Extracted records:
>>

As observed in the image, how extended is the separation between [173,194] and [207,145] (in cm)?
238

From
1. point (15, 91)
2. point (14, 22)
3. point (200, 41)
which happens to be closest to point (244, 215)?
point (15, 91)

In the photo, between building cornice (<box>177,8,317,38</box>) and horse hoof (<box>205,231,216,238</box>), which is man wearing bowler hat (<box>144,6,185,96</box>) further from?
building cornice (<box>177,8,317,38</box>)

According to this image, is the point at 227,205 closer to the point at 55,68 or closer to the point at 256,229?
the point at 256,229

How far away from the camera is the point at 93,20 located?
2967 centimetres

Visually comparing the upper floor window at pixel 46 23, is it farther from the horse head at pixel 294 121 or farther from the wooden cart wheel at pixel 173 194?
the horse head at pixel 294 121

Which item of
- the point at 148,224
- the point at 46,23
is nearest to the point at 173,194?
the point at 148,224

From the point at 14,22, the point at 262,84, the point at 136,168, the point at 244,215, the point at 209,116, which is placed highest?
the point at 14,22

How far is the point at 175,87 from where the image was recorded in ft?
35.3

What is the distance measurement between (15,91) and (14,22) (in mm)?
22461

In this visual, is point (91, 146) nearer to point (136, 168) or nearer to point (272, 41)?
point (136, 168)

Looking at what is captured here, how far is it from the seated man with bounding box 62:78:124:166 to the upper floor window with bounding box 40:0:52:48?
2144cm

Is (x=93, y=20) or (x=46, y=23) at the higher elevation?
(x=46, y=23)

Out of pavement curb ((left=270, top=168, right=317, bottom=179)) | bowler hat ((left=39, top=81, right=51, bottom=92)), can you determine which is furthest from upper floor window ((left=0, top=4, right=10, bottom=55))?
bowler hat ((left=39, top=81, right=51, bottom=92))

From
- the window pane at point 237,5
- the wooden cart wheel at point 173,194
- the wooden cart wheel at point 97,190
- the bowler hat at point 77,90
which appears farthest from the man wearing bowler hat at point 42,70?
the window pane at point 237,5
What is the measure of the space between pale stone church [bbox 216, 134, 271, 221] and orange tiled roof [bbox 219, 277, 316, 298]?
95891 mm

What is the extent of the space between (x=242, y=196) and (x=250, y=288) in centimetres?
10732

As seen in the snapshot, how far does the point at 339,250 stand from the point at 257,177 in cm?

<<

# The task
Your task is to output the full set of records exactly as presented.

# Response for this exercise
As observed in the image, how extended is the separation between [173,194] and [207,145] (in cm)?
238

From
1. point (15, 91)
2. point (14, 22)
3. point (200, 41)
which happens to be closest to point (244, 215)?
point (15, 91)

In the photo, between building cornice (<box>177,8,317,38</box>) and horse hoof (<box>205,231,216,238</box>), which is man wearing bowler hat (<box>144,6,185,96</box>) further from?
building cornice (<box>177,8,317,38</box>)

According to this image, is the point at 227,205 closer to the point at 55,68 or closer to the point at 256,229?
the point at 256,229

How far away from the camera is the point at 93,20 located?
2967 centimetres

Visually comparing the upper floor window at pixel 46 23, is it farther from the horse head at pixel 294 121 or farther from the wooden cart wheel at pixel 173 194?
the horse head at pixel 294 121

Which item of
- the point at 148,224
- the point at 46,23
is nearest to the point at 173,194?
the point at 148,224

From the point at 14,22, the point at 262,84, the point at 136,168, the point at 244,215, the point at 209,116, which is placed highest?
the point at 14,22

How far is the point at 175,87 from where the image was recorded in ft?
35.3

What is the distance measurement between (15,91) and (14,22) (in mm)?
22461

In this visual, is point (91, 146) nearer to point (136, 168) or nearer to point (272, 41)?
point (136, 168)

Looking at what is captured here, how far is it from the seated man with bounding box 62:78:124:166 to the upper floor window with bounding box 40:0:52:48?
2144cm

Is (x=93, y=20) or (x=46, y=23) at the higher elevation?
(x=46, y=23)

Out of pavement curb ((left=270, top=168, right=317, bottom=179)) | bowler hat ((left=39, top=81, right=51, bottom=92)), can you determine which is furthest from upper floor window ((left=0, top=4, right=10, bottom=55))?
bowler hat ((left=39, top=81, right=51, bottom=92))

From
- the window pane at point 237,5
- the wooden cart wheel at point 173,194
- the wooden cart wheel at point 97,190
- the bowler hat at point 77,90
which appears farthest from the man wearing bowler hat at point 42,70?
the window pane at point 237,5
What is the measure of the space between pale stone church [bbox 216, 134, 271, 221] and orange tiled roof [bbox 219, 277, 316, 298]?
95891 mm

What is the extent of the space between (x=242, y=196) and (x=250, y=288) in centimetres?
10732

As seen in the snapshot, how far does the point at 339,250 stand from the point at 257,177 in cm?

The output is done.